Rather than incorrectly assuming independence between observations, random effects allow us to take into account the natural clusters or structures within datasets, without requiring us to calculate separate coefficients for each group. In other words, this solves the problem of pseudoreplication, without sacrificing as much statistical power.
Getting your head around the difference between a fixed effect and a random effect can be tricky, but the good news is that once you’ve got that broader understanding, actually fitting a mixed effects model is very easy.
27.1 Libraries and functions
We’ll be using the lme4
package in R, which is by far the most common and best choice of package for this type of model. (It’s an update of the older package nlme
, which you might also see people using.) The syntax is nice and simple and extends what we’ve been doing so far with the lm()
function in (hopefully!) a very intuitive way. The package also contains functions for fitting non-linear mixed effects and generalised mixed effects models - though we won’t be focusing on those here, it’s nice to know that the package can handle them in case you ever choose to explore them in future!
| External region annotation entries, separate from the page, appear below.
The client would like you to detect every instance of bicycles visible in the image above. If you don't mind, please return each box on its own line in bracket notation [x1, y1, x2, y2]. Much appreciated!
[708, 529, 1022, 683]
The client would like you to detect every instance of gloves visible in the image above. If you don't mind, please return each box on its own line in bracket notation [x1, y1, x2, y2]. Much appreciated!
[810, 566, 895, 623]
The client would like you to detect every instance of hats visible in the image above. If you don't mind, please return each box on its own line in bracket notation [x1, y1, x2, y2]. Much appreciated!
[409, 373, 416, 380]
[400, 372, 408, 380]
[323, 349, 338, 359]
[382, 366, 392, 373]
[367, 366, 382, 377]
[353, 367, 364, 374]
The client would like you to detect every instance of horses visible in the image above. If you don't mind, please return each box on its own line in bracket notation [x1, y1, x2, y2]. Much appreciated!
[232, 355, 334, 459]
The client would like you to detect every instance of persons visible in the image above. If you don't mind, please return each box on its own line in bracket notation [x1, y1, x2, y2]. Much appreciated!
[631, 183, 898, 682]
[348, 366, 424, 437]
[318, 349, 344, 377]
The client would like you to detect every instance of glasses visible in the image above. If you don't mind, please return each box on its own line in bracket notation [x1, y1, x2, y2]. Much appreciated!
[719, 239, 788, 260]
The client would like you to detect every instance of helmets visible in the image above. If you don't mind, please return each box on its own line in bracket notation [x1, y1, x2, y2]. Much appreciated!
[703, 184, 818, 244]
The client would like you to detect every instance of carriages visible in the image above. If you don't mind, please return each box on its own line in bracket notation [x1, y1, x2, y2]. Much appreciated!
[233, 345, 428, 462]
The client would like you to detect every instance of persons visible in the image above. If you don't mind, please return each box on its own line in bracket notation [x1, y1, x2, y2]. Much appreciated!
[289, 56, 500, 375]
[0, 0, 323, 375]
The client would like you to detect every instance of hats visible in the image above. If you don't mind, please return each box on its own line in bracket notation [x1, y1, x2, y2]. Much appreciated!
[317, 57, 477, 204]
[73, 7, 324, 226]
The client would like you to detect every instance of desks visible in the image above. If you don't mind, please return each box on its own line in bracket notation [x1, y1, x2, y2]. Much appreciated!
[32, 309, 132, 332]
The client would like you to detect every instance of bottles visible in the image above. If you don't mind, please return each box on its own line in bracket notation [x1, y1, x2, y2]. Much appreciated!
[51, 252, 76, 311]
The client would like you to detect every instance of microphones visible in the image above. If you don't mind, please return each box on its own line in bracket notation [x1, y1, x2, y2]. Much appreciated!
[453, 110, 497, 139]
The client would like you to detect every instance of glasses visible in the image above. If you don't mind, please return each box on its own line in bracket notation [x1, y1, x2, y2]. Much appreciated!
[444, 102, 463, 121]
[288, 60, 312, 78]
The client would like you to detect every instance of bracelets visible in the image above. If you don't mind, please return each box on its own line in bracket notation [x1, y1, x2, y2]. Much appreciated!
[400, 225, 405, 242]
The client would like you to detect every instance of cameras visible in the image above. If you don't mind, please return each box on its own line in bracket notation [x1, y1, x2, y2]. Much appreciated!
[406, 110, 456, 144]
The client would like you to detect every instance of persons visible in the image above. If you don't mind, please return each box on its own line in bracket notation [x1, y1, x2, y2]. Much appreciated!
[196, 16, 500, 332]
For Python users, the pymer4
package in Python allows you to “borrow” most of the functionality of R’s lme4
, though it still has many bugs that make it difficult to run on any system except Linux. There is also some functionality for fitting mixed models using statsmodels
in Python. We won’t be using those packages here, but you may wish to explore them if you are a die-hard Python user!
27.1.1 Libraries
27.2 What is a random effect?
There are a few things that characterise a random effect:
- All random effects are categorical variables or factors
- They create clusters or groups within your dataset (i.e., non-independence)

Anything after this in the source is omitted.